### Extracted material
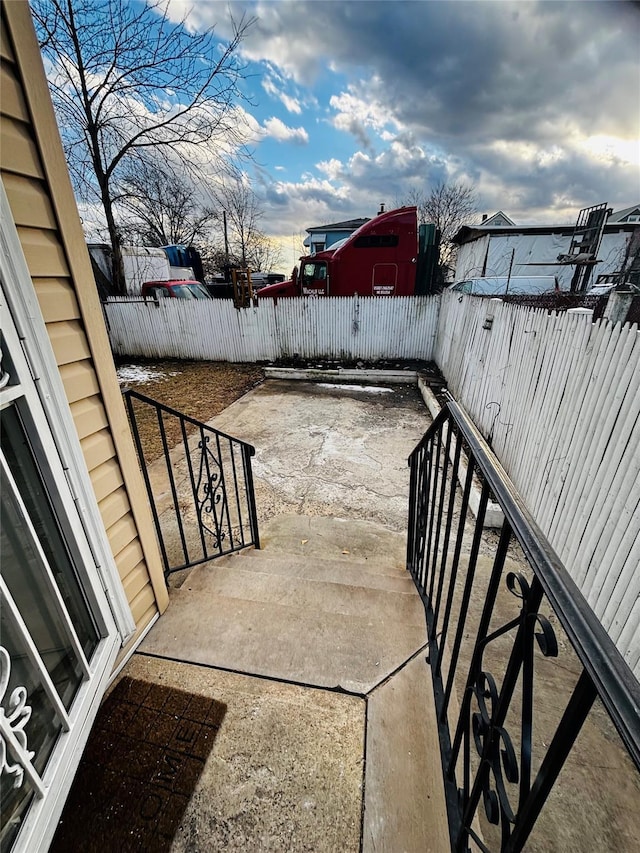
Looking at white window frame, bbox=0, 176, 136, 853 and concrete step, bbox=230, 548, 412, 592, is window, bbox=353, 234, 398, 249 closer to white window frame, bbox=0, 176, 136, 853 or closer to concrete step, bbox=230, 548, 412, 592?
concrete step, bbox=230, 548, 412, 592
...
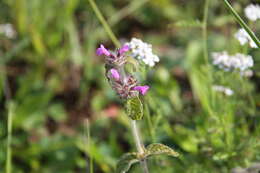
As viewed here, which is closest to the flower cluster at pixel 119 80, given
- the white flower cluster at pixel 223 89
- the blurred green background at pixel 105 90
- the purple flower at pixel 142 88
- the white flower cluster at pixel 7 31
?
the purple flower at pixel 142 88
...
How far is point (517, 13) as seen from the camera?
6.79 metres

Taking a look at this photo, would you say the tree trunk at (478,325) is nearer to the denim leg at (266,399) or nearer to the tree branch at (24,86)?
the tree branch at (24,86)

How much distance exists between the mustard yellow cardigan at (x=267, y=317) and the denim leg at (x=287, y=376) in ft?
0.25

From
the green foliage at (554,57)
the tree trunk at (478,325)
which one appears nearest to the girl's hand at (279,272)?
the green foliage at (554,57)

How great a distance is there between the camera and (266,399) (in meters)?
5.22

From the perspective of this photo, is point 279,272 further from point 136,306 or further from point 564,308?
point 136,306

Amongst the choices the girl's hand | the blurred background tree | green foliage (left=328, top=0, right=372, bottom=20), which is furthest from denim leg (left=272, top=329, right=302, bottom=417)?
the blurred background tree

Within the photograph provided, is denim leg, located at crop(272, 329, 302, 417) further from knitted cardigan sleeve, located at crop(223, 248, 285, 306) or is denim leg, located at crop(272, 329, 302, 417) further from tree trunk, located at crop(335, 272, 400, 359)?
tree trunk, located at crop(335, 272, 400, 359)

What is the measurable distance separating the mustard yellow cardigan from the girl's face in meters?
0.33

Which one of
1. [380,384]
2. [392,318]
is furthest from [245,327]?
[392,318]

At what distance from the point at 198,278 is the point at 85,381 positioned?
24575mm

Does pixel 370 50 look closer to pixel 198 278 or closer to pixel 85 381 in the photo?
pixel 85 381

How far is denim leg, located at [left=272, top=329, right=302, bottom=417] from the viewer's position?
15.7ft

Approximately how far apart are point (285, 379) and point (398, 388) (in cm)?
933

### Your task
Count the lines in the rows above that contain the string "bottom", matching case exactly. Report only the number.

### Exercise result
2